|Artist||Beckman, Richard (American, 1957-2004)|
|Title||Tabula Rasa (Translation: Blank Slate)|
|Technique||Steel and slate|
|Credit line||Gift of Drs. Antonio and Luz Racela|
Beckman grew up in Oregon and graduated from the University of Oregon, where he studied both art and creative writing before completing his Master of Art and Fine Arts degree at the University of New Mexico. He traveled throughout Europe during his college days, and considers this experience one of the main influences upon his art. Beckman also lists notable sculptors Martin Puryear and Mark Lere as having inspired his work.

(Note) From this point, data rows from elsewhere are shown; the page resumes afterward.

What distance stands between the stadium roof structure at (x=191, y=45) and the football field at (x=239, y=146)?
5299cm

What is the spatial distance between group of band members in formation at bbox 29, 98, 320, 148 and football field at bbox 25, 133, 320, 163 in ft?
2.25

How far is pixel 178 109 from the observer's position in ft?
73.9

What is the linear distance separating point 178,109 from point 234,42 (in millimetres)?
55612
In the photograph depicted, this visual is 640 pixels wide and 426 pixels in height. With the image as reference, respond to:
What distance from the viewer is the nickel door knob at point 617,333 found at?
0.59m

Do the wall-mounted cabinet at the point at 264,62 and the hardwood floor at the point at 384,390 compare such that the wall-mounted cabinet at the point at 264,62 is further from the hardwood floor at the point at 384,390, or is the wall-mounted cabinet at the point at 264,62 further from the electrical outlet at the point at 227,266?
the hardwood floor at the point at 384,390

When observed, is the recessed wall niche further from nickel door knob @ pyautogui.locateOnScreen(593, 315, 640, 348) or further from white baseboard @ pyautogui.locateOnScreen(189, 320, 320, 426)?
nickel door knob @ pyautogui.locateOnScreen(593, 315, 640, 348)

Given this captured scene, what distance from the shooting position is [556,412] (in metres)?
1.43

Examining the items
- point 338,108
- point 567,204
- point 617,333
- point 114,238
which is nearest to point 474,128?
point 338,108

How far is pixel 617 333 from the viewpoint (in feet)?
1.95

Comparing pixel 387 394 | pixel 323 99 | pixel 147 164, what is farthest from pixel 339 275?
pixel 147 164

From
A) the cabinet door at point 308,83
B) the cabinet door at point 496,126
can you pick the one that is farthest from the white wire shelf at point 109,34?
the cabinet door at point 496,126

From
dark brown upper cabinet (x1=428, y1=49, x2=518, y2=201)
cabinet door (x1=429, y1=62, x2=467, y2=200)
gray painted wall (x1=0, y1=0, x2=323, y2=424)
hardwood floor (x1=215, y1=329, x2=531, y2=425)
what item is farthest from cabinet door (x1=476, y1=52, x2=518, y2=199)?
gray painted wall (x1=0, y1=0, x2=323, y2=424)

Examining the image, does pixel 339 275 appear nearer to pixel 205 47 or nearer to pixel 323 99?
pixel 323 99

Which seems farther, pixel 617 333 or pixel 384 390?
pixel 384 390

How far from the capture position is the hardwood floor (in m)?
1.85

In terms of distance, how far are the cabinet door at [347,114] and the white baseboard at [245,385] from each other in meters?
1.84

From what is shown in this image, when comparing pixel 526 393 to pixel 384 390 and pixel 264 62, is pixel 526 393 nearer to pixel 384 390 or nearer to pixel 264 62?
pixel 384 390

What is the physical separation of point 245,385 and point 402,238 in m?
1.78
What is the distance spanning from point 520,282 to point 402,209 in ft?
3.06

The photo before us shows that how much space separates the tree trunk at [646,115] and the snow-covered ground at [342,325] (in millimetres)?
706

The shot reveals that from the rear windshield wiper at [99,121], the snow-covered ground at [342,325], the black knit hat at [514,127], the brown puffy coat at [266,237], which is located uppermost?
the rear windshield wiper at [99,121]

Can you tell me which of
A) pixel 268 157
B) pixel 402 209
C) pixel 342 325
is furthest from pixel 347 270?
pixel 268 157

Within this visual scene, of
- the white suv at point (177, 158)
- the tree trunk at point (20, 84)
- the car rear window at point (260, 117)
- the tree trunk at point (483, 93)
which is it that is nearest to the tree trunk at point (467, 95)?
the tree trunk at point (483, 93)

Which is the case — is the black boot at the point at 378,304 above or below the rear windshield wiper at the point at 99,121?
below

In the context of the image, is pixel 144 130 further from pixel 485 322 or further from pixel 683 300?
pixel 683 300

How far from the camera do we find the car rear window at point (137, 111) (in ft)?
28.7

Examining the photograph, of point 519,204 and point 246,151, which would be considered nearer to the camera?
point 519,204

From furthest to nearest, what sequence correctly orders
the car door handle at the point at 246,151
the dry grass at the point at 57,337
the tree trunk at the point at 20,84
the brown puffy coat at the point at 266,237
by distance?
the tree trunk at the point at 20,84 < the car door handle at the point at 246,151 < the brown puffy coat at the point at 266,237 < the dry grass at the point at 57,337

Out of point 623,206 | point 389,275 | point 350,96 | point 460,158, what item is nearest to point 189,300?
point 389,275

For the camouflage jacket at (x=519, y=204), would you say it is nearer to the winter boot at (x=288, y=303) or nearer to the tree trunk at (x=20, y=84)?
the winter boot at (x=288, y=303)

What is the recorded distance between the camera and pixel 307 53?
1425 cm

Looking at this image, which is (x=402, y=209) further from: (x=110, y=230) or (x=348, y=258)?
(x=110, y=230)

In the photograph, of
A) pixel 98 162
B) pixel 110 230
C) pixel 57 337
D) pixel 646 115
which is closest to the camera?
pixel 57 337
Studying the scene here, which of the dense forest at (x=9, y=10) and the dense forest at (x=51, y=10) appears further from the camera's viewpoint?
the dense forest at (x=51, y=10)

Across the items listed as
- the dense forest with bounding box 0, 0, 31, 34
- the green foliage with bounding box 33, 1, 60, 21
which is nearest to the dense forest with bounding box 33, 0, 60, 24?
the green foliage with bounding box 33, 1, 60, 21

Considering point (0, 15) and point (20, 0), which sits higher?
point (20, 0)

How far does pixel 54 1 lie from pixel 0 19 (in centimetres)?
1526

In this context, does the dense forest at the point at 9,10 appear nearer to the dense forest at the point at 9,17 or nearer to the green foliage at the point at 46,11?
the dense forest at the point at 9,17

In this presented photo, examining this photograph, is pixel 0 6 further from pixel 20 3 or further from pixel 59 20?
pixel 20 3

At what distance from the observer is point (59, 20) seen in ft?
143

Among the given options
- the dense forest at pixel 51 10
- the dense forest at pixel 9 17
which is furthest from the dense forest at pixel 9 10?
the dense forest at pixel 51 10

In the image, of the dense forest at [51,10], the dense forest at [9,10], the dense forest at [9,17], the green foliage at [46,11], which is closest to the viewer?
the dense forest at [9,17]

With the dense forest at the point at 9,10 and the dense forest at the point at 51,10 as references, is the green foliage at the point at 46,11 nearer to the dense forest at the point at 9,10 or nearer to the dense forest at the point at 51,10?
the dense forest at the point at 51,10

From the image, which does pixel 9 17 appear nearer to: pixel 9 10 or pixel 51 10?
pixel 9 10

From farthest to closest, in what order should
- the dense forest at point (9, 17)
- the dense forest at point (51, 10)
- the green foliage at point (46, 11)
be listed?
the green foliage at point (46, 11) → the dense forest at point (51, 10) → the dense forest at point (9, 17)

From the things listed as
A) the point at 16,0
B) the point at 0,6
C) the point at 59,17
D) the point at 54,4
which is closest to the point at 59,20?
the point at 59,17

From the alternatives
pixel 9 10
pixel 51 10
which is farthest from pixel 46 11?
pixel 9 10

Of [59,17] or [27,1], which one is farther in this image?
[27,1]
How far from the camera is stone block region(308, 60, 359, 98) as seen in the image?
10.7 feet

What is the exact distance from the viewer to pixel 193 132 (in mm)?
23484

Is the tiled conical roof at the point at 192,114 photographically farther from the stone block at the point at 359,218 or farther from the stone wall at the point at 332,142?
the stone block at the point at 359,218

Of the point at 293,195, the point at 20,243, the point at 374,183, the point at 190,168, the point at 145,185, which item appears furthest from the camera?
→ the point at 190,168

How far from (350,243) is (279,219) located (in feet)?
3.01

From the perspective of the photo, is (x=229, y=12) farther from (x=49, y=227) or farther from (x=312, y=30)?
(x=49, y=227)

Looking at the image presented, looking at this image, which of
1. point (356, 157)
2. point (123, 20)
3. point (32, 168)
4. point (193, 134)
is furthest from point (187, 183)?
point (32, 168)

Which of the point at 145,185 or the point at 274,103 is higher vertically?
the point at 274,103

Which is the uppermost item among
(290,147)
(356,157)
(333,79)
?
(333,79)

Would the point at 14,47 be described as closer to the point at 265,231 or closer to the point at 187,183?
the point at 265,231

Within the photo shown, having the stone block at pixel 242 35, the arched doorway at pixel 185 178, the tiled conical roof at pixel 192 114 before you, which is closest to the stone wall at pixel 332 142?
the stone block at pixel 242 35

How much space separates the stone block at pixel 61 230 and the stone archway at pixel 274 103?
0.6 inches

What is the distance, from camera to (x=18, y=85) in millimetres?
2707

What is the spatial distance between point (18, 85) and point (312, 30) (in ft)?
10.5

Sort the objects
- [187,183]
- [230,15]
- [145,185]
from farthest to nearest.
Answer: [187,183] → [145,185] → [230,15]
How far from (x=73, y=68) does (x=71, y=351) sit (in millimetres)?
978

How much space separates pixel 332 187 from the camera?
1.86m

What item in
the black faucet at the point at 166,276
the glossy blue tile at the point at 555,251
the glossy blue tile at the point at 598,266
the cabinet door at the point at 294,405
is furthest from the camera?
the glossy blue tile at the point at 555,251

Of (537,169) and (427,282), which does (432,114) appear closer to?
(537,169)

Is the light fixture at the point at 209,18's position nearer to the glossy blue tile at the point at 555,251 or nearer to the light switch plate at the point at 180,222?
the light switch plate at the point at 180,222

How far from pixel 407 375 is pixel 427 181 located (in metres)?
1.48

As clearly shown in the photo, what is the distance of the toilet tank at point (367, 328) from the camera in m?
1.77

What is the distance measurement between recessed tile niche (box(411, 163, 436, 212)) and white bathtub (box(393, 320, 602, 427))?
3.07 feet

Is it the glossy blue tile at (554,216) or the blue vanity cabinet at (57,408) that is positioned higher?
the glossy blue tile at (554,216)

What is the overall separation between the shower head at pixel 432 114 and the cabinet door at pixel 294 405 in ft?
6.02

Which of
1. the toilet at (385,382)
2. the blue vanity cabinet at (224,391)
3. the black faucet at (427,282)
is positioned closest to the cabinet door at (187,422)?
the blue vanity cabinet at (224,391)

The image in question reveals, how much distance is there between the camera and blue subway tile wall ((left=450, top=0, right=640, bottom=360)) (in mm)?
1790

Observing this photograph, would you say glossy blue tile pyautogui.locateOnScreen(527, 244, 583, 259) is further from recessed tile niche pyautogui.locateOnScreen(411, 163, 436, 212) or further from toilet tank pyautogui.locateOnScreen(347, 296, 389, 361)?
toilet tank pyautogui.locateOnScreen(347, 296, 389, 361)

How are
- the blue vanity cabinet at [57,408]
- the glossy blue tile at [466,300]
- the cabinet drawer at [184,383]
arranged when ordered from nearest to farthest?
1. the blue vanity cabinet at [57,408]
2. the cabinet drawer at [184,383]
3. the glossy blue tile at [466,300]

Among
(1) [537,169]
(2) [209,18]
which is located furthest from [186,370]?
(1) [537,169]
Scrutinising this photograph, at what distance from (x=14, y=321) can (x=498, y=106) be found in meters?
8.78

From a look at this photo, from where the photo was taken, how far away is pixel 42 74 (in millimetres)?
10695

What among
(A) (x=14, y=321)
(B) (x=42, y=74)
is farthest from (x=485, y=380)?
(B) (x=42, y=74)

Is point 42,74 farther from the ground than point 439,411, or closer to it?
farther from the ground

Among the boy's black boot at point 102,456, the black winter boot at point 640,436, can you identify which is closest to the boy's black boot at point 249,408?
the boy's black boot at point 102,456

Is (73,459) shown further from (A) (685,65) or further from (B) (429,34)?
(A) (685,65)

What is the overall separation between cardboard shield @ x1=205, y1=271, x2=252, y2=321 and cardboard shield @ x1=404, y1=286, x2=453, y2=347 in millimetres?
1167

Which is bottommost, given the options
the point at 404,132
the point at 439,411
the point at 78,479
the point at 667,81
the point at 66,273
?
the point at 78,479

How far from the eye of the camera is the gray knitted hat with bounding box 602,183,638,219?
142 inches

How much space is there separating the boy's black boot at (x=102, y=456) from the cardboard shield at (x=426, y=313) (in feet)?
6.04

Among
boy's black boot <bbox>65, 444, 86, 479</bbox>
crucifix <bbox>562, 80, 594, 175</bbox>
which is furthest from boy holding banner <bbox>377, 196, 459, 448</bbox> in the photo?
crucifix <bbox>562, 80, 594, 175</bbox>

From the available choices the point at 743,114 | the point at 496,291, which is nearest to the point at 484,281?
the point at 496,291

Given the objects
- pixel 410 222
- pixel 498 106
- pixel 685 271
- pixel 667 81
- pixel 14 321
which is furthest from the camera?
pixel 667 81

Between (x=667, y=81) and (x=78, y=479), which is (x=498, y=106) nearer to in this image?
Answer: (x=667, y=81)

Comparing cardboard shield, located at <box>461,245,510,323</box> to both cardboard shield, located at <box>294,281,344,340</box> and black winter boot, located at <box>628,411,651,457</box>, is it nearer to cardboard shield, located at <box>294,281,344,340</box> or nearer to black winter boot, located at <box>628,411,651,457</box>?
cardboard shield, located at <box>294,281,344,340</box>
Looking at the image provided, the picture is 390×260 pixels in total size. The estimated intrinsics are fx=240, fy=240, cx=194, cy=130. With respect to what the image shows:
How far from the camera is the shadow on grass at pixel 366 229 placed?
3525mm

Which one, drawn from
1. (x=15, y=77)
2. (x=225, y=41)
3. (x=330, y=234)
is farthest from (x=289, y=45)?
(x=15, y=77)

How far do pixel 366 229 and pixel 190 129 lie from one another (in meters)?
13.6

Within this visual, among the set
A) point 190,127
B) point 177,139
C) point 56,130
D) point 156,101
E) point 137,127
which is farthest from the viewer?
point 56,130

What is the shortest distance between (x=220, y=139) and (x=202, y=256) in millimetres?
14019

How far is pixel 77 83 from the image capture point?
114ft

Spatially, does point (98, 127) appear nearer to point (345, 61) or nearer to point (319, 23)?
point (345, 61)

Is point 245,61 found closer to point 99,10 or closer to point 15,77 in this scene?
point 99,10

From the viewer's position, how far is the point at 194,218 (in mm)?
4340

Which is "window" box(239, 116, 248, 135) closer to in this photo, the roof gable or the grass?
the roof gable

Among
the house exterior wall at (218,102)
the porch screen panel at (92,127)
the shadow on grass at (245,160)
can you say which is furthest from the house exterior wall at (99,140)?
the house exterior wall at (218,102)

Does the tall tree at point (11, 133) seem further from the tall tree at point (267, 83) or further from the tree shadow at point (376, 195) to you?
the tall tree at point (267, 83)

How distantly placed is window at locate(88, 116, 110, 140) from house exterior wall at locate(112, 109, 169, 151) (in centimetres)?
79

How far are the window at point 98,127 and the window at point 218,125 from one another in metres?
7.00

Beckman has been the recipient of a National Endowment for the Arts/Southern Arts Federation Artist’s Fellowship and a State of Florida Individual Artist’s Fellowship. His solo exhibitions have been reviewed in Art in America, Artpapers, Sculpture Magazine, Visions and the L.A. Times. He currently serves as an Associate Professor of Sculpture at the University of South Florida in Tampa.
Beckman has a special fondness for this early work, titled Tabula Rasa, since he constructed it from a chalkboard he found during his graduate days. It remains the only piece to date that the artist has made of slate. He often uses the symbolic and universal form of the circle as a source for his work, and this early work is no exception. The artist compares this minimalist work to a short poem because of its simplicity, and states that, “it says all that needs to be said in a very efficient way.” Exploring the dynamic balance that exists between opposites pervades Beckman’s works. In Tabula Rasa the kinetic aspect mars the effect of the cold metal and slate and instead invites physical interaction with the sculpture.